Researchers develop biodegradable implant for nerve regeneration
Researchers from Northwestern University and Washington University School of Medicine in St. Louis have created a biodegradable implant that accelerates nerve regeneration and improves the healing of a damaged nerve.
The wireless device has been designed to wrap around an injured nerve and provide regular electricity pulses following a surgical repair process.
As the implant is biodegradable, it operates for approximately two weeks and then gets naturally absorbed into the body.
The researchers expect the bioresorbable electronic medicine to potentially replace pharmaceutical treatments for different medical conditions in humans.
As this device delivers therapy over a clinically relevant duration and directly at the target site, it is expected to decrease side-effects or risks that come with traditional, permanent implants.

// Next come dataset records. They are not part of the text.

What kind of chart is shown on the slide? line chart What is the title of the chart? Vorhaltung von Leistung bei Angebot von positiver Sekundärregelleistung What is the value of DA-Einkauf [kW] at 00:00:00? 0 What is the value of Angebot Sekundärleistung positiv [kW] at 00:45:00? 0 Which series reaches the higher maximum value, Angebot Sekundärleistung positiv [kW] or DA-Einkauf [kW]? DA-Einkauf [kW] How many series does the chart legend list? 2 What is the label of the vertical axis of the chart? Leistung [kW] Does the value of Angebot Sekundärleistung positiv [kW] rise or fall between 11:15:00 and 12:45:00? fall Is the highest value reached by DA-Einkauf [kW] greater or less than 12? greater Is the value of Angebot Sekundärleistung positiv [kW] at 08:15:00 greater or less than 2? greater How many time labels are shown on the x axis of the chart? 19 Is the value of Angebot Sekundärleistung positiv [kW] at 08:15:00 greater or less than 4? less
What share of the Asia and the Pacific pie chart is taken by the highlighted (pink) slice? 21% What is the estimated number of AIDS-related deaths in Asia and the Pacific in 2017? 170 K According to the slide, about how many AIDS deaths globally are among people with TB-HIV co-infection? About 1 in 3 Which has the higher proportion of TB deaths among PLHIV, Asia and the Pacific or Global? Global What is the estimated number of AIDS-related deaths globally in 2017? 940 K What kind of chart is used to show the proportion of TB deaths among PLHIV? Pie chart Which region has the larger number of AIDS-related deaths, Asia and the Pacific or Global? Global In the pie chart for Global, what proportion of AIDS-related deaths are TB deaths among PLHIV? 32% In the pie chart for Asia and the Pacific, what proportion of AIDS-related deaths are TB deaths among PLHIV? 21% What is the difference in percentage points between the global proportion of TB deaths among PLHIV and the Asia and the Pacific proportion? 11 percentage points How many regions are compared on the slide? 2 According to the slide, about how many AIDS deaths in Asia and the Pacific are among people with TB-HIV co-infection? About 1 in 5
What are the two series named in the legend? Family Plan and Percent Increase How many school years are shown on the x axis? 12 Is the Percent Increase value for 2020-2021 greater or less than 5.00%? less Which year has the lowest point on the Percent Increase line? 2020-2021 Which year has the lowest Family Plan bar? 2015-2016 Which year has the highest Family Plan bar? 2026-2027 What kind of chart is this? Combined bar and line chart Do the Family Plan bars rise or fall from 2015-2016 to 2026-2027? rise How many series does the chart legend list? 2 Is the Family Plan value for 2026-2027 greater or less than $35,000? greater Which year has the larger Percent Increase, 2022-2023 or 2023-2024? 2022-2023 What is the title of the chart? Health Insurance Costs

Northwestern University Feinberg School of Medicine professor John Rogers said: “These engineered systems provide active, therapeutic function in a programmable, dosed format and then naturally disappear into the body, without a trace.
“This approach to therapy allows one to think about options that go beyond drugs and chemistry.”
While electrical stimulation is commonly applied during surgery to aid recovery, it cannot be given continuously throughout the healing process.
The new device is intended to offer continuous, scheduled stimulation at selected time points to enhance the recovery. It is powered and controlled wirelessly by a transmitter outside the body.
When tested in rats, the implant was found to speed up the re-growth of nerves in their legs and enhanced the recovery of muscle strength and control.
It was further observed that electrical stimulation over a larger number of days led to quicker and more thorough recovery of nerve signalling and muscle strength. The researchers did not report any adverse biological effects related to the device and its reabsorption.
While the biodegradable implant is yet to be assessed in humans, it is expected to be helpful as a future therapy for nerve injury patients.